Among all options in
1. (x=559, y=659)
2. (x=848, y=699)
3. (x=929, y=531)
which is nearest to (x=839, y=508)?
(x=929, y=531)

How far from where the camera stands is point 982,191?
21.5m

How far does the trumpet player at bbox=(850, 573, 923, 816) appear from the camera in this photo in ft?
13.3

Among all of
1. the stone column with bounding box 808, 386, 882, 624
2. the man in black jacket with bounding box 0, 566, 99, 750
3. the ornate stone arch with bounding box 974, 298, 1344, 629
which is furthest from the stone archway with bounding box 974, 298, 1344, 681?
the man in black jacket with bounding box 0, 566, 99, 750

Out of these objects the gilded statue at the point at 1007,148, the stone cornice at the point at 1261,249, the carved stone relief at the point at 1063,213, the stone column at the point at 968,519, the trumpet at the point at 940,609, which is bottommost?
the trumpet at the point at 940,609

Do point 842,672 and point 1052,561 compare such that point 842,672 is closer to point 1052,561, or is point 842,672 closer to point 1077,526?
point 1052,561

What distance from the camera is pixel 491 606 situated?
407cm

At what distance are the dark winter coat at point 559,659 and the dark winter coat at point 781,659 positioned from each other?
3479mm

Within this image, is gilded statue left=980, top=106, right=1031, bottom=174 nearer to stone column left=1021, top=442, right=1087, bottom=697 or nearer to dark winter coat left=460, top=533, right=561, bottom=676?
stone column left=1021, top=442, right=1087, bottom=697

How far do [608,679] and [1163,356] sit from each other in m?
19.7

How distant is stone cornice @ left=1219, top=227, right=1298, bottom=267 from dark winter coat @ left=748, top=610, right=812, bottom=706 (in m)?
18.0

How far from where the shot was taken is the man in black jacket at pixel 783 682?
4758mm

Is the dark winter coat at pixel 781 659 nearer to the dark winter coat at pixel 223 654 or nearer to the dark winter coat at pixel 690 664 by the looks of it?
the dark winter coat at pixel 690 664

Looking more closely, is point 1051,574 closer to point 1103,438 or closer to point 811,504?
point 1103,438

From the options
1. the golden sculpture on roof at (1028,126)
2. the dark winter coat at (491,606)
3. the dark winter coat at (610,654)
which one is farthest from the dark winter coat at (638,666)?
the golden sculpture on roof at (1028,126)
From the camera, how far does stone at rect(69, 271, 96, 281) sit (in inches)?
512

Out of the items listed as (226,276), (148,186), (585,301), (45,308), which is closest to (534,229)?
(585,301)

....

**REQUEST:**
Reproduce the entire listing above word for word, with no alterations.

**EXERCISE RESULT:**
Among all options in
1. (x=559, y=659)
2. (x=848, y=699)
3. (x=929, y=531)
which is nearest to (x=839, y=508)?
(x=929, y=531)

How far from where the camera stands is point 982,191?
21.5m

How far does the trumpet player at bbox=(850, 573, 923, 816) appear from the camera in this photo in ft?
13.3

Among all of
1. the stone column with bounding box 808, 386, 882, 624
2. the man in black jacket with bounding box 0, 566, 99, 750
3. the ornate stone arch with bounding box 974, 298, 1344, 629
which is furthest from the stone archway with bounding box 974, 298, 1344, 681?
the man in black jacket with bounding box 0, 566, 99, 750

Out of these objects the gilded statue at the point at 1007,148, the stone cornice at the point at 1261,249, the carved stone relief at the point at 1063,213, the stone column at the point at 968,519, the trumpet at the point at 940,609, which is bottommost?
the trumpet at the point at 940,609

Do point 842,672 and point 1052,561 compare such that point 842,672 is closer to point 1052,561, or is point 842,672 closer to point 1077,526?
point 1052,561

What distance from the camera is pixel 491 606 situated?
407cm

At what distance are the dark winter coat at point 559,659 and the dark winter coat at point 781,659 positioned from each other?
3479mm

Within this image, is gilded statue left=980, top=106, right=1031, bottom=174 nearer to stone column left=1021, top=442, right=1087, bottom=697 or nearer to dark winter coat left=460, top=533, right=561, bottom=676?
stone column left=1021, top=442, right=1087, bottom=697

How far do [608,679] and [1163,356] sit from each other in m?
19.7

How distant is stone cornice @ left=1219, top=227, right=1298, bottom=267 from dark winter coat @ left=748, top=610, right=812, bottom=706 (in m)?
18.0

How far from where the shot was taken is the man in black jacket at pixel 783 682?
4758mm

Is the dark winter coat at pixel 781 659 nearer to the dark winter coat at pixel 223 654 or nearer to the dark winter coat at pixel 690 664 by the looks of it?
the dark winter coat at pixel 690 664

Looking more closely, is point 1051,574 closer to point 1103,438 or closer to point 811,504?
point 1103,438

From the options
1. the golden sculpture on roof at (1028,126)
2. the dark winter coat at (491,606)
3. the dark winter coat at (610,654)
which one is farthest from the dark winter coat at (638,666)?
the golden sculpture on roof at (1028,126)
From the camera, how far does stone at rect(69, 271, 96, 281) sit (in inches)?
512

Out of the items listed as (226,276), (148,186), (585,301), (45,308), which is closest to (534,229)?
(585,301)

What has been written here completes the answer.